>> Begin SOURCE EXTRACT

Nov 20, 2011

It's a Hipster-ful Life

Look, Daddy! Teacher says, every time an Apple product's sold, a hipster gets a stupid #$@% bike.

That's right, that's right.

Middle finger to the camera Guy


Brotherman, your message to the camera is, “F*** You, Camera”.  Apparently you’re passionate about this, because thirty out of your two hundred Facebook pictures are you, flipping the bird, half drunk, with either a girl that's 'gotta go' counterpart in the background or at some stuffy basement party with your 'boys'. 



Our staff has come up with a plan for you, guy.  We would like to finance holiday greeting cards of you and that unbelievable looking finger of yours, under the condition that you send these cards to all of your family members come the holiday season.  Deal?

 Why not?



 

 

Nov 18, 2011

Nov 15, 2011

Guy with Pot T-shirt



Expect this type of shirt from the guy who was an identity seeker fresh out of high school.  The guy who bought it in a head shop in tenth grade.  Because of his tight-knit, suburban upbringing, he was never able to show it off during those budding adolescent years.

>> End SOURCE EXTRACT
>> Begin RAW RECORDS

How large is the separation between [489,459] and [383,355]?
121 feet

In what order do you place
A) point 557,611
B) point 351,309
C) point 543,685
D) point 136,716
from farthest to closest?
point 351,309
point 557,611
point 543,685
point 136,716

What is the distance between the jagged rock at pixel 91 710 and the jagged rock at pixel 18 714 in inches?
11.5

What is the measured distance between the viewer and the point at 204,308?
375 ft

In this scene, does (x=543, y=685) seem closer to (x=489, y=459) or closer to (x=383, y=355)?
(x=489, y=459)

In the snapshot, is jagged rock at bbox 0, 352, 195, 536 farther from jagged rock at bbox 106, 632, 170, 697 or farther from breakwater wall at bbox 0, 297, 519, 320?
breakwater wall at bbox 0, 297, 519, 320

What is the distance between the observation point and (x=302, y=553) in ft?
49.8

>> End RAW RECORDS

*STATED EXERCISE 1:*
Which dates appear in the humor blog above?
*STATED EXERCISE 2:*
Write the next part of the humor blog above, picking up after its last sentence about the guy with the pot T-shirt.
None of these lines are needed for the work here.

*RESPONSE 1:*
- Nov 20, 2011
- Nov 18, 2011
- Nov 15, 2011

*RESPONSE 2:*
Then college came, and he went to Rock the Bells.  He saw other guys that ‘gotta go’ wearing shirts that say SOUR and KUSH, maybe even a Che Guevara tank top if they’re Poli Sci majors.   

 
Eventually he’ll turn thirty, move out of his parent’s house and say, “I don’t know about this shirt.”  Until then, he'll keep it hipster with that pot shirt, because he smokes pot, and everyone should know that as soon as he steps outside everyday.





Because the four people that pressed it before you didn’t have that special touch.

Nov 7, 2011

Guys that ask for a free drink


GUY:  This ones on you, right?

BARTENDER:  Ha.

Let’s clear this up for all those self-entitled patrons out there.  Bartenders don’t own the bar.  They don’t own the liquor on the shelves, or the plates they serve the food on.  They own a shitty car, pay too much for their health insurance, and get waxed on student loan interest.   They’re not going to feel bad for you because your tab is seventy-four dollars.

Don’t ask for a free drink.  It makes you sound like a prick.  However, in your case it wouldn't have mattered, you blew your chance when you asked to change the TV station as soon as you sat down.

Nov 6, 2011

Guys that think strippers 'really like' them

GUY 1:  Can we go now please?

GUY 2:  Hold on, this one keeps looking at me.

GUY 1:  No she's not.

GUY 2:  Bro, everytime I come here she’s all over my shit.

GUY 1:  No.

GUY 2:  I’m telling you, I mean, I know she’s a stripper, but she looks at me different.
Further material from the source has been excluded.